● TASK REQUIREMENTS:
• A. Duplicate everything in the passage about nature from "Witches are no" down to "on this planet.".
• B. Pick up the passage about nature where it stops and keep writing it.

● DOCUMENT:

# # # #

Nature is for life

Nature is for life

Witches are no different to other human beings when it comes to the love of mother nature. Nature can be kind as well as cruel but be that as it may we are all connected to the cycle of life and at times nature plays such a wonderful part in our existence on this planet.

Have you ever tramped through the silent arches of the primeval forest and filled your lungs with the rich, resinous perfume of the balsam and the fir? Have you rolled out of your blanket in the morning with nothing between your head and the heavens but the waving branches of some broad-armed giant of the forest, knowing that it was twenty-five or thirty miles to the nearest habitation, and experienced a sense of freedom that could not be described in just a few words.

Autumn is a beautiful time of our seasons as the gaudy-cloaked autumn begins to cast her many-hued mantle over the region of the natural world.

Bryant declares autumn to be ” the saddest season of the year.” However, the countless thousands who go afield for the pleasures of nature would rather see the primeval forest resplendent with the colours of autumn just before she casts aside her summer raiment than at any other time. For the Nature-loving person well knows that the death of the leaf will add to the nourishment of the tree, and thus aid in clothing the dwelling-places of the fur and feather wearers with a richer coat of emerald in the spring.

FROM that remote period when Adam and his companion walked “amongst the trees of the garden,” down to these latter days, men have exhibited their attachment to trees, woods, and forests. Some of the earliest rites of idolatry were performed under the shelter of trees. In all the worships of the world they have been an important adjunct. The sculptures of India, Assyria, and Egypt, represent trees as associated with religious rites; and the aisles of our own splendid cathedrals exhibit semblances of vistas of stately trunks hewn in stone, the branches of which meet in arches overhead.

# # # #

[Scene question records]
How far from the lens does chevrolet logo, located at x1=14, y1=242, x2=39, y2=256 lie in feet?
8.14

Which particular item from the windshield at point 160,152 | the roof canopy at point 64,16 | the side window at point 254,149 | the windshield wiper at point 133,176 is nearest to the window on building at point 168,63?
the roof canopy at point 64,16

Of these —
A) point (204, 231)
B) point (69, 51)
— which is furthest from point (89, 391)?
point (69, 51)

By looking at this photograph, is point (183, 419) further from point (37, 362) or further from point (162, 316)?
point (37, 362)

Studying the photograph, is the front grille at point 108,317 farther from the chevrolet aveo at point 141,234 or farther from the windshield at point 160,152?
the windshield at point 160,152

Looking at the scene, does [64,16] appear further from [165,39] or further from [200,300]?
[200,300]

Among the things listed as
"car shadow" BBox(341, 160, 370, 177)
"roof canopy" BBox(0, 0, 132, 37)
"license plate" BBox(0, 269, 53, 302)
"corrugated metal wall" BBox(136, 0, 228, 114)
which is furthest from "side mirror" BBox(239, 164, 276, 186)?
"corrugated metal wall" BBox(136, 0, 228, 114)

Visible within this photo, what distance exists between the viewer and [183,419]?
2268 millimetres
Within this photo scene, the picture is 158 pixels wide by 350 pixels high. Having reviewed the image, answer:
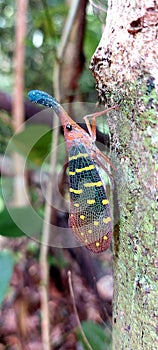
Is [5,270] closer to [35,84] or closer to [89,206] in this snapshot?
[89,206]

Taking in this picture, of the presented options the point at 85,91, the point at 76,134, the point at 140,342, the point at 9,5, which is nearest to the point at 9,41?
the point at 9,5

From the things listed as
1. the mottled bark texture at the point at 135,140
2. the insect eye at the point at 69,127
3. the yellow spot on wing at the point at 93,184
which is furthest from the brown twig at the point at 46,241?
the mottled bark texture at the point at 135,140

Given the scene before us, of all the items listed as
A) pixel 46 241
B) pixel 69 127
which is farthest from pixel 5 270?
pixel 69 127

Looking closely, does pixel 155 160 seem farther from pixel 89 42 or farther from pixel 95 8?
pixel 89 42

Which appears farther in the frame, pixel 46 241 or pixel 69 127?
pixel 46 241

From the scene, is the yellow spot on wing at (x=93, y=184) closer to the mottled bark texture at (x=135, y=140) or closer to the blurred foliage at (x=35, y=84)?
the mottled bark texture at (x=135, y=140)

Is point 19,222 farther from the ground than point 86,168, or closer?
closer

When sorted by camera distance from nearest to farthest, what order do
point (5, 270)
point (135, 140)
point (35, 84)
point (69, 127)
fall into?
point (135, 140) < point (69, 127) < point (5, 270) < point (35, 84)
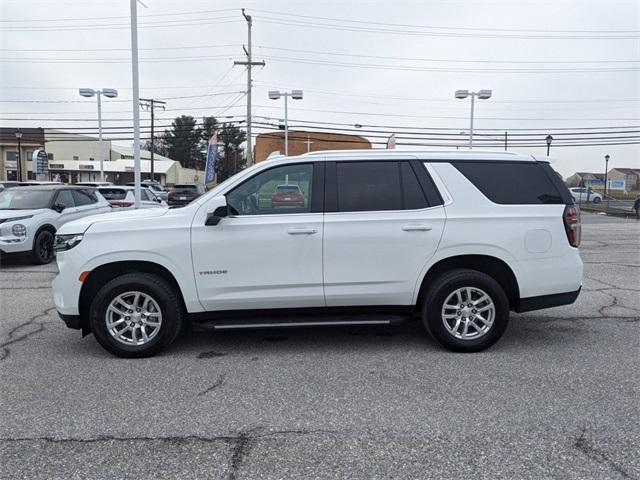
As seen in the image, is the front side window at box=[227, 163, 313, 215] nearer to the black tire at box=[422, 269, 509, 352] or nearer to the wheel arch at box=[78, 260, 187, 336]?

# # # #

● ANSWERS FOR THIS EXERCISE:
• A.
Witches are no different to other human beings when it comes to the love of mother nature. Nature can be kind as well as cruel but be that as it may we are all connected to the cycle of life and at times nature plays such a wonderful part in our existence on this planet.

• B.
Religiously, poetically, historically, man is associated with forests, his first home, his first temple; and even now his natural instincts lead him, whenever the cares and business of life permit of relaxation, to seek a ramble in the woods as a welcome relief. To know something of the multitudinous objects with which the woodlands teem is a reasonable desire that accompanies his wanderings, and such a silent companion as he longs for. I just love the forests and feel very attuned to nature while wondering through them.

Forests, which are distributed so universally over the surface of the globe, and are recklessly destroyed in newly colonized countries, without regard to consequences, have essential functions to perform in the economy of nature.

It is only in most recent times that man has awakened to the consciousness, that in the wholesale destruction of forests the entire aspect of a country is changed, equilibrium disturbed, and the advent of desolation threatened. The destruction of forests in the Island of Cyprus, to furnish its celebrated timber to the Romans, Jews, and other nations, has reduced a paradise to a comparative wilderness; and the progress of similar destruction in India aroused the Government to adopt a complete system of forest conservancy to avert the threatened evil.

One cannot fail to observe the influence of forests on the climate of a
Country. By felling the trees which cover the tops and the sides of mountains, men in every climate prepare at once two calamities for future generations. Trees, by the nature of their perspiration, and the radiation from their leaves in a sky without clouds, surround themselves with an atmosphere constantly cold and misty. They affect the copiousness of springs, not, as was long believed, by a peculiar attraction for the vapours diffused through the air, but because, by sheltering the soil from the direct action of the sun, they diminish the evaporation of water produced by rain. When forests are destroyed, as they are everywhere in America by the European planters, with imprudent precipitancy, the springs are entirely dried up, or become less abundant.

The beds of the rivers, remaining dry during a part of the year, are converted into torrents whenever great rains fall on the heights.

As the sward and moss disappear with the brushwood from the sides of the mountains, the waters falling in rain are no longer impeded in their course and instead of slowly augmenting the level of the rivers by progressive filtrations. During heavy showers, the sides of the hills, bearing down the loosened soil, and forming sudden and destructive inundations. Hence it results, that the clearing of forests, the want of permanent springs, and the existence of general water flow, are three phenomena closely connected together. Countries situated in opposite hemispheres, as, for example, Lombardy, bordered by the Alps, and Lower Peru, enclosed between the Pacific and the Cordillera of the Andes, afford striking proofs of the justness of this assertion.”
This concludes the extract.